Selected projects showing how I approach problems from exploration and modelling through to pipeline design and automation.

Customer Churn Prediction

In progress

Built an end-to-end churn modelling workflow to help subscription-style businesses understand and predict which customers are likely to leave, using a Telco-style dataset.

  • Cleaned and preprocessed 7,000+ customer records, handling missing values, encoding categorical fields and scaling numerical features.
  • Performed EDA to uncover relationships between tenure, contract types, billing patterns and churn behaviour.
  • Improved model performance from a baseline of ~70% to ~82% through feature engineering, tuning and cross-validation, with a focus on business-relevant metrics.
Tech: Python • Pandas • scikit-learn

End-to-End Payroll ETL Framework

Python • CLI

Designed a command-line–driven ETL engine to automate payroll data workflows, integrating CSV and SQL sources into a single, reproducible pipeline.
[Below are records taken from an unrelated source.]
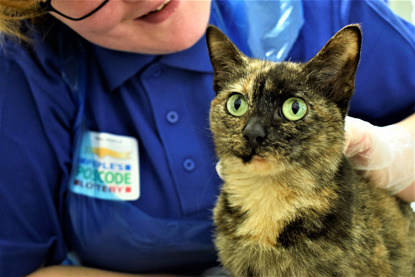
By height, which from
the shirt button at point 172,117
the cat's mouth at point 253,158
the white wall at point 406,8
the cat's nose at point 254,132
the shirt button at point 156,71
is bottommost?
the cat's mouth at point 253,158

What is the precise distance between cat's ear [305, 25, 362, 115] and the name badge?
0.67m

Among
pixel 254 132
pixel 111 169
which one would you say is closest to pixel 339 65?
pixel 254 132

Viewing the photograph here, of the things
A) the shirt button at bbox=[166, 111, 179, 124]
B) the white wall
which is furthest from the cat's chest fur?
the white wall

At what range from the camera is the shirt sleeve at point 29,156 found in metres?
1.23

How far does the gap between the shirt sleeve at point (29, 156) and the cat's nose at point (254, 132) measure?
76 centimetres

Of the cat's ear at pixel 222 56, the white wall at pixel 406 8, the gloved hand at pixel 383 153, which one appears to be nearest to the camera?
the cat's ear at pixel 222 56

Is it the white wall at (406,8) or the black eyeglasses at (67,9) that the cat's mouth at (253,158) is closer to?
the black eyeglasses at (67,9)

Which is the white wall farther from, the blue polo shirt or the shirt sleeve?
the shirt sleeve

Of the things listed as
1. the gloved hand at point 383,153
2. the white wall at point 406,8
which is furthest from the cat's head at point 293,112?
the white wall at point 406,8

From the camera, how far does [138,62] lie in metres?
1.31

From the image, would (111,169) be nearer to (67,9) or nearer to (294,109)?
(67,9)

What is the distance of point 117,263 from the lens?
1399 millimetres

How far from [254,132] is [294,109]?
115 mm

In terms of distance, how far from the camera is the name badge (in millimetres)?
1299
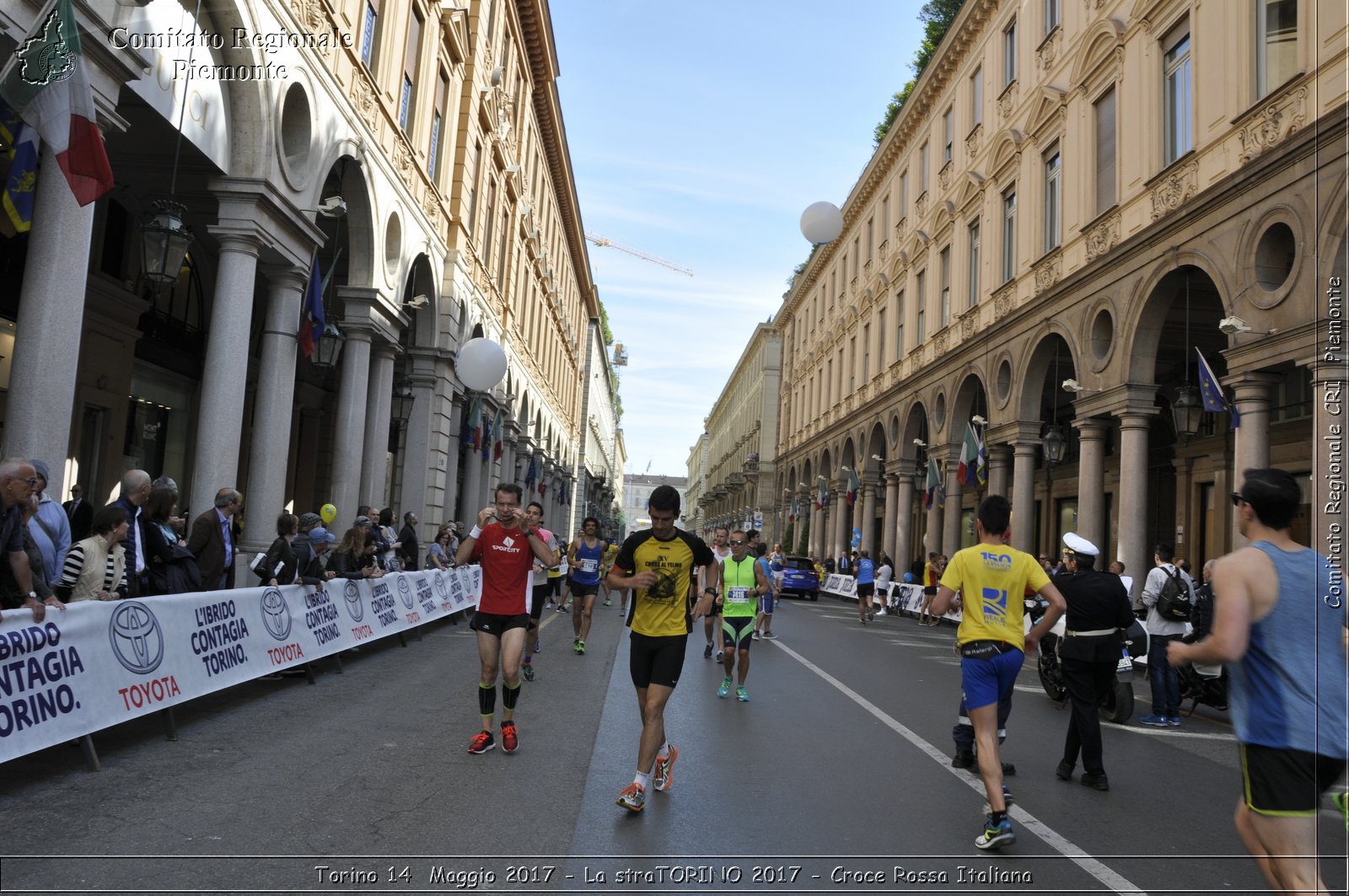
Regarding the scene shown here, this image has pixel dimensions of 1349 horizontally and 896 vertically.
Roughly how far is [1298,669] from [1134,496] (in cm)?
1595

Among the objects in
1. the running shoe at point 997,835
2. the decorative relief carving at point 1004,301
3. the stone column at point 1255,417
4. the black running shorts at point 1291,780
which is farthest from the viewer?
the decorative relief carving at point 1004,301

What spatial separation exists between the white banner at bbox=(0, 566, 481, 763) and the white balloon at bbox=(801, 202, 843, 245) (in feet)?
29.4

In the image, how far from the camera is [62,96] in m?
7.60

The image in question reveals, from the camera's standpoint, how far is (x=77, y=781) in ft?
19.1

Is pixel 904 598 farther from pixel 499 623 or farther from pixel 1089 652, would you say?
pixel 499 623

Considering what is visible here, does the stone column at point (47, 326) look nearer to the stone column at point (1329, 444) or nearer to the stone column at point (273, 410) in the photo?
the stone column at point (273, 410)

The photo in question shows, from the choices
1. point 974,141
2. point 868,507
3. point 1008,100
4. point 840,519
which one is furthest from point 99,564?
point 840,519

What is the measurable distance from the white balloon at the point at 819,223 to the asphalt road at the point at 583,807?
27.3ft

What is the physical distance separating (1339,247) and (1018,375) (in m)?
11.0

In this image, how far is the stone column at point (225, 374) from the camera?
12281 millimetres

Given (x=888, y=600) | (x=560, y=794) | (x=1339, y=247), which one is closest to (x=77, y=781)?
(x=560, y=794)

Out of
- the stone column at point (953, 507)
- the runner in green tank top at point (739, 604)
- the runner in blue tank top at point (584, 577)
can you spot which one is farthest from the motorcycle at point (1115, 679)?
the stone column at point (953, 507)

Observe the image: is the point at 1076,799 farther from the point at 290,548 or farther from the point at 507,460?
the point at 507,460

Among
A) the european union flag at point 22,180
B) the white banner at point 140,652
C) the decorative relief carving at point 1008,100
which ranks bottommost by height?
the white banner at point 140,652
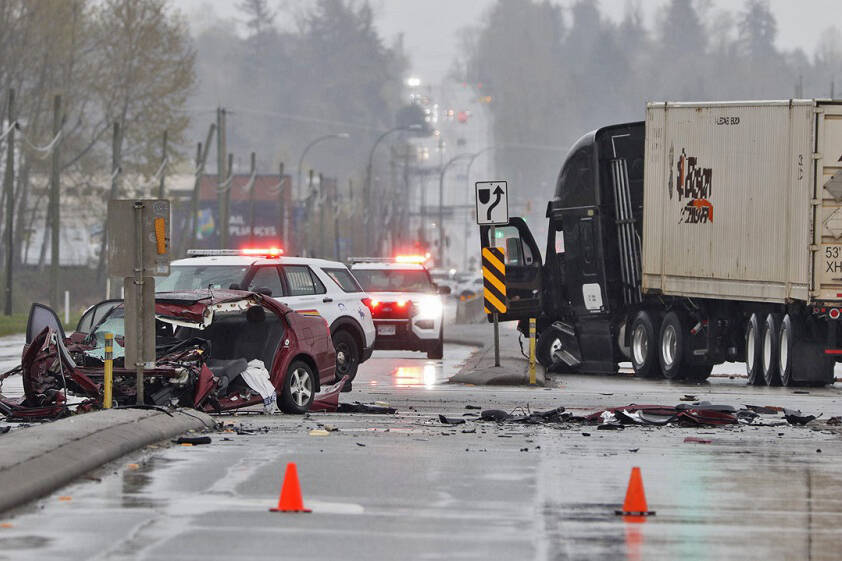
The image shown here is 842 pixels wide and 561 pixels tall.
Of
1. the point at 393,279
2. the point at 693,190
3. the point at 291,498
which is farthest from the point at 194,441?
the point at 393,279

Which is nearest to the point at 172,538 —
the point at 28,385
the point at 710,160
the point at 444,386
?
the point at 28,385

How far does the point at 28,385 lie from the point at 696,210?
13766mm

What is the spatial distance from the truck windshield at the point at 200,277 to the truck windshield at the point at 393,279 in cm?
943

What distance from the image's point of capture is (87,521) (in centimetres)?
1023

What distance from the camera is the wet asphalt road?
9.55m

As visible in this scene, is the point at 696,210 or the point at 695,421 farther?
the point at 696,210

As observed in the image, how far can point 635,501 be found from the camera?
10812 mm

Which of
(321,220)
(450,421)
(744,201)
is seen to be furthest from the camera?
(321,220)

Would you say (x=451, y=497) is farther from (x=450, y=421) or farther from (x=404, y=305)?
(x=404, y=305)

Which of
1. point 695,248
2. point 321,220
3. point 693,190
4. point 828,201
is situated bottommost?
point 695,248

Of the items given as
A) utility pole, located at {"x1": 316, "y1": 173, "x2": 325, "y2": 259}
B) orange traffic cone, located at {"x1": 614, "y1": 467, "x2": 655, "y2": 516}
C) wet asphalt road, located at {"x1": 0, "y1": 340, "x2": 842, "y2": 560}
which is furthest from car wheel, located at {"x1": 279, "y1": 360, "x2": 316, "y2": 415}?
utility pole, located at {"x1": 316, "y1": 173, "x2": 325, "y2": 259}

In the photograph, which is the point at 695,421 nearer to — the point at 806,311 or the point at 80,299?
the point at 806,311

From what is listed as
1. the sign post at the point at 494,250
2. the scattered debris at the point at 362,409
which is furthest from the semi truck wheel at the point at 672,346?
the scattered debris at the point at 362,409

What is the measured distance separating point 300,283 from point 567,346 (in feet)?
27.2
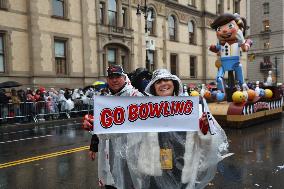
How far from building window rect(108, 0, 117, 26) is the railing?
9.28 meters

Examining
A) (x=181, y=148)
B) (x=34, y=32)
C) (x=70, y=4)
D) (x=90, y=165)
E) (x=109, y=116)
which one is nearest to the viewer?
(x=181, y=148)

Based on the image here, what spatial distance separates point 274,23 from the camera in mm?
62281

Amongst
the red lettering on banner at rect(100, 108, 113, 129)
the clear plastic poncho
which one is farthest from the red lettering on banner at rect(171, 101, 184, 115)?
the red lettering on banner at rect(100, 108, 113, 129)

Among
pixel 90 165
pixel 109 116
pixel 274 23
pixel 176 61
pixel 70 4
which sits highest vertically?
pixel 274 23

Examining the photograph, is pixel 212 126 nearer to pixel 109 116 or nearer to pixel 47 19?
pixel 109 116

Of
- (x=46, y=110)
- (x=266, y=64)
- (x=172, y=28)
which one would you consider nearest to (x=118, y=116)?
(x=46, y=110)

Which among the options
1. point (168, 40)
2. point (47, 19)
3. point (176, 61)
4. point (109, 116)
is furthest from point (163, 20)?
point (109, 116)

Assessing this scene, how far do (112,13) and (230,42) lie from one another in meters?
15.0

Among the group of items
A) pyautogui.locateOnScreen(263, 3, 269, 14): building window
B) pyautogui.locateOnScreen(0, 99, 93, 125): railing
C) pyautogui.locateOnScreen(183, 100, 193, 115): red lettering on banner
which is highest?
pyautogui.locateOnScreen(263, 3, 269, 14): building window

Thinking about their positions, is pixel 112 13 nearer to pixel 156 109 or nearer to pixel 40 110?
pixel 40 110

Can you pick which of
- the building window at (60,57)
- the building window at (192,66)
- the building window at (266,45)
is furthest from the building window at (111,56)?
the building window at (266,45)

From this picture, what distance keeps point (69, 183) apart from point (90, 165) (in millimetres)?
1440

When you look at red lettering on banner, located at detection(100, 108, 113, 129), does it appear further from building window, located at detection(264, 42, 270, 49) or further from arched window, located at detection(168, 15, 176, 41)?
building window, located at detection(264, 42, 270, 49)

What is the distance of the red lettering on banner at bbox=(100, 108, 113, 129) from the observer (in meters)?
3.62
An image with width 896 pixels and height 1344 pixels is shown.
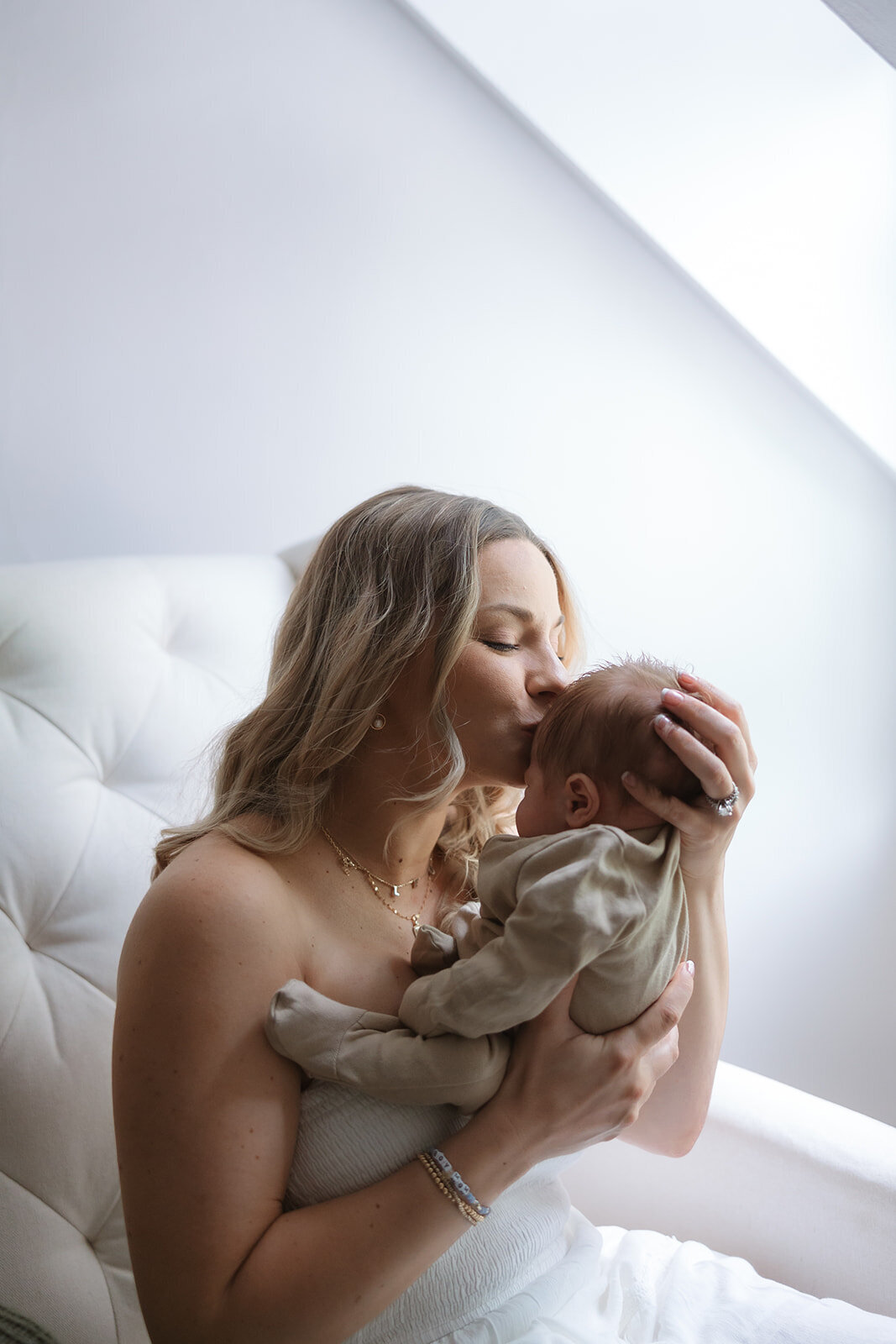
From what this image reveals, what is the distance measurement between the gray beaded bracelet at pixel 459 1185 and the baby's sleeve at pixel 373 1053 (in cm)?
5

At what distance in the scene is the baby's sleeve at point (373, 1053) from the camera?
A: 0.94 meters

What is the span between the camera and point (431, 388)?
6.70 feet

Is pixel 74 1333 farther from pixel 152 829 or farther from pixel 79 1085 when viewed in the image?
pixel 152 829

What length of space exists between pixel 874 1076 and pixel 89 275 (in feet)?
7.17

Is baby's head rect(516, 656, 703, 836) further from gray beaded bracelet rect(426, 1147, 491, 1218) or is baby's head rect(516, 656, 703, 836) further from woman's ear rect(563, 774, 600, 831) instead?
gray beaded bracelet rect(426, 1147, 491, 1218)

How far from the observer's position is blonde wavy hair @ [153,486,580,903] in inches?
45.7

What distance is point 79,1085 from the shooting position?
1.24 metres

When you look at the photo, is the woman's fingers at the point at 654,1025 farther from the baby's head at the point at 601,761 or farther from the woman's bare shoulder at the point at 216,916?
the woman's bare shoulder at the point at 216,916

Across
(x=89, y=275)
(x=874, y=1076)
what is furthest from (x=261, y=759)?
(x=874, y=1076)

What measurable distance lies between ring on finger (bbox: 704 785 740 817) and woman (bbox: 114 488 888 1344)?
0.5 inches

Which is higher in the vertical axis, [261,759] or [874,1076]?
[261,759]

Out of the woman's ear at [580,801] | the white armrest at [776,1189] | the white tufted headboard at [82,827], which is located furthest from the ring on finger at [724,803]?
the white tufted headboard at [82,827]

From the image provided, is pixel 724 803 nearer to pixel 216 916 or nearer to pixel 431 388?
pixel 216 916

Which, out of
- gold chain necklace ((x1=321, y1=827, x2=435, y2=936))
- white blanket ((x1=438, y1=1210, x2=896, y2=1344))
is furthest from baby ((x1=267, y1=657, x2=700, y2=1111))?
white blanket ((x1=438, y1=1210, x2=896, y2=1344))
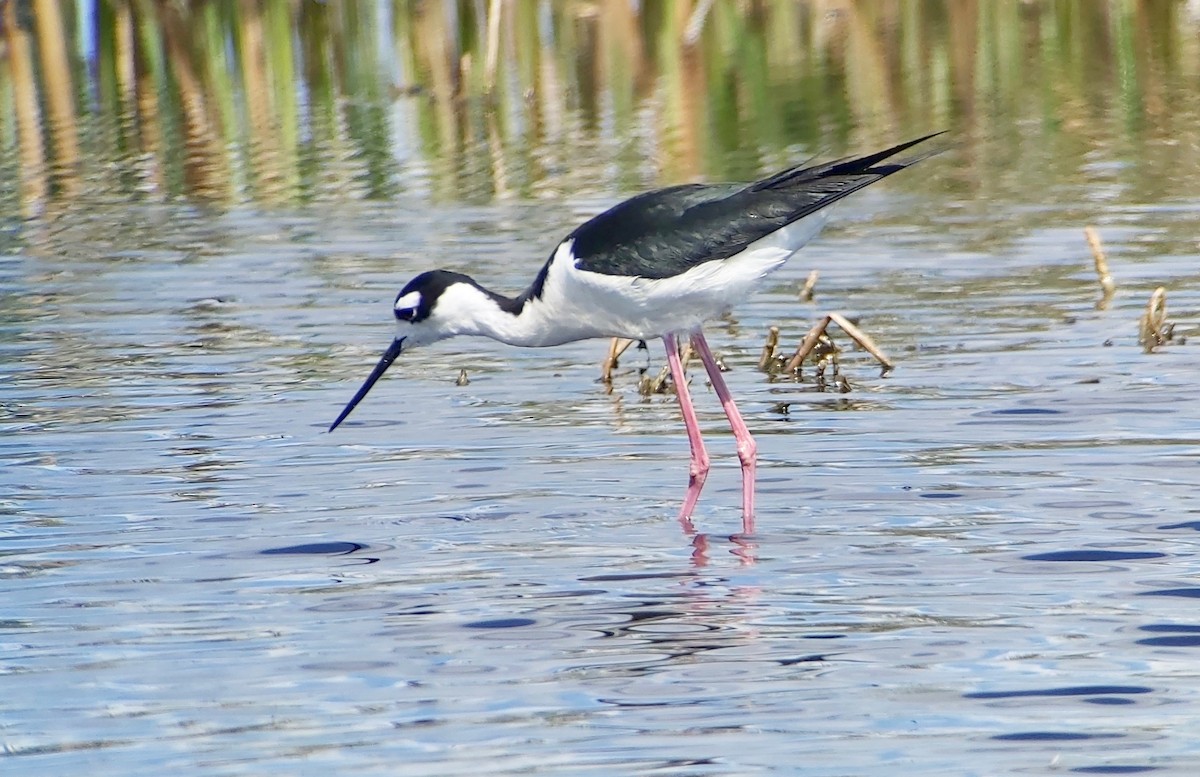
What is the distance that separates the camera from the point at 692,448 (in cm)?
817

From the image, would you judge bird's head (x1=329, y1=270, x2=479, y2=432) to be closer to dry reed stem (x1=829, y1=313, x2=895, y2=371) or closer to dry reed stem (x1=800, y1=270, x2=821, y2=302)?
dry reed stem (x1=829, y1=313, x2=895, y2=371)

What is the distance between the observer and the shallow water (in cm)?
532

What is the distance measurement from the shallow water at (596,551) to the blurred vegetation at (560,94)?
5136 millimetres

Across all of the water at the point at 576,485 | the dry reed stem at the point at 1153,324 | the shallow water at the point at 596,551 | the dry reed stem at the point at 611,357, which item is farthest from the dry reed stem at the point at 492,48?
the dry reed stem at the point at 1153,324

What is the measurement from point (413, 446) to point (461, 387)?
1.35m

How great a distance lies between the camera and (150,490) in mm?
8164

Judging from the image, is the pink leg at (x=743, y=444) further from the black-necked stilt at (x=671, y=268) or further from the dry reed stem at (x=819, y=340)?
the dry reed stem at (x=819, y=340)

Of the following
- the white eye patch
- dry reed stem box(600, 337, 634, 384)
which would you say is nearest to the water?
dry reed stem box(600, 337, 634, 384)

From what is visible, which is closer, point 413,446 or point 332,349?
point 413,446

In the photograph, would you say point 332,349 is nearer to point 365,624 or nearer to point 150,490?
point 150,490

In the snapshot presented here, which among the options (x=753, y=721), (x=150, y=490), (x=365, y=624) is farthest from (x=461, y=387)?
(x=753, y=721)

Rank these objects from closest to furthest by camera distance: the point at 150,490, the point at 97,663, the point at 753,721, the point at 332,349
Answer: the point at 753,721, the point at 97,663, the point at 150,490, the point at 332,349

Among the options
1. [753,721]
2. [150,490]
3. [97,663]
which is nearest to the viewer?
[753,721]

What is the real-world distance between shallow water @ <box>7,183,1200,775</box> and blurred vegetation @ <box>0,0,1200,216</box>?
5.14m
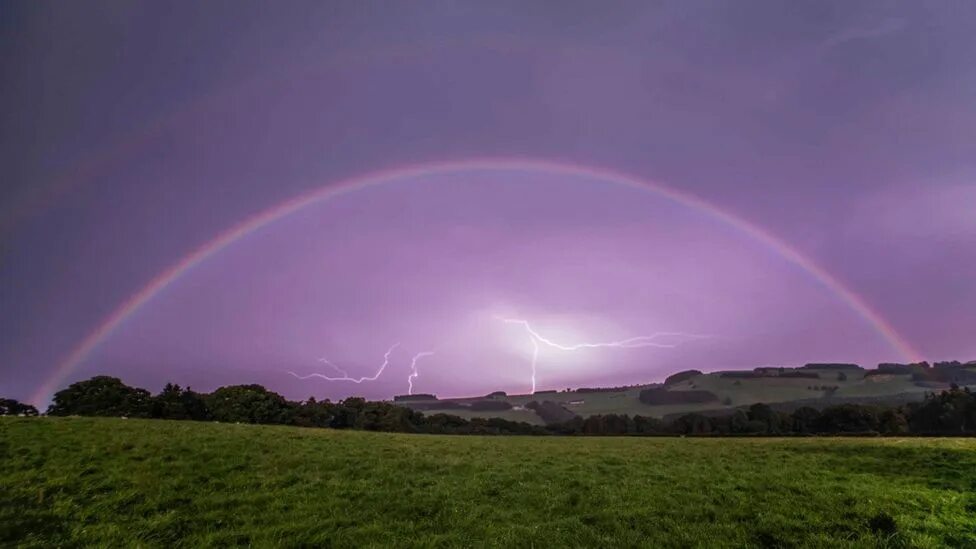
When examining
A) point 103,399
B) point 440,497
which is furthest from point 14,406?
point 440,497

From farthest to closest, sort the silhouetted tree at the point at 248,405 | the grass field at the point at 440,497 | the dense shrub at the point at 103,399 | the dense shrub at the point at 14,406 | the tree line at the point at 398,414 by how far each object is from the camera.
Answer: the silhouetted tree at the point at 248,405, the tree line at the point at 398,414, the dense shrub at the point at 103,399, the dense shrub at the point at 14,406, the grass field at the point at 440,497

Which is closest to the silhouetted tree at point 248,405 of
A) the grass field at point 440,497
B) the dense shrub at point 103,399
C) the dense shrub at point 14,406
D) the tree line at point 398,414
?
the tree line at point 398,414

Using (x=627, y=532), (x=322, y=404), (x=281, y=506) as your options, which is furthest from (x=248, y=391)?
(x=627, y=532)

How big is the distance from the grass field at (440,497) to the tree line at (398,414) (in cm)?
3969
  • Implemented a structured flow covering extract → DDL creation → transform → load, reducing manual preparation time from hours to minutes.
  • Built repeatable, auditable runs with a scripted pipeline design (configurable and reproducible).
Tech: Python • Pandas • MySQL • ETL Automation

How I approach projects

  • Start from a clear business question and success metric.
  • Use targeted EDA to shape the data model and feature set, not just generate charts.
  • Keep clean, modular notebooks or scripts with clear stages.
  • Focus on evaluation that reflects business impact, not just a single score.
  • Document assumptions, limitations and next steps for future iterations or deployment.

Tableau Dashboards

BI • Storytelling

I build interactive Tableau dashboards that combine clear KPIs, drill-down exploration, and a short “so what” insight layer. Recent work includes a Victoria Road Crash analytics dashboard (real government open data) and a Global Graduate Employability dashboard (synthetic dataset for demonstration).